• [Stated task]:
Extract every line of the items below that contains the word "post". Case counts.

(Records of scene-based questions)

● ● ● ●

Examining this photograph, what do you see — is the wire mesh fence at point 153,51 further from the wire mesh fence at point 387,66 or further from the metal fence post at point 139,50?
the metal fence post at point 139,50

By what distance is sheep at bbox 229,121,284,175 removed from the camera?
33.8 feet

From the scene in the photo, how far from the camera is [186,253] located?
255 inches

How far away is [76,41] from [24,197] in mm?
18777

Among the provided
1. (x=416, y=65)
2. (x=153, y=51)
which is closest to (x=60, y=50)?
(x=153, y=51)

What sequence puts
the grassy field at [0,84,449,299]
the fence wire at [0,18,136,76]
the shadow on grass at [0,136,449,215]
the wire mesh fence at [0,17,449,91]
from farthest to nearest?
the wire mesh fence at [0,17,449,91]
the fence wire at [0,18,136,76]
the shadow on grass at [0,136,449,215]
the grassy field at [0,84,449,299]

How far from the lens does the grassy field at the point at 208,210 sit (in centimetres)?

● ● ● ●

• [Full output]:
Examining this photograph, what do you see — is the wire mesh fence at point 153,51 further from the wire mesh fence at point 387,66 or further from the metal fence post at point 139,50?
the metal fence post at point 139,50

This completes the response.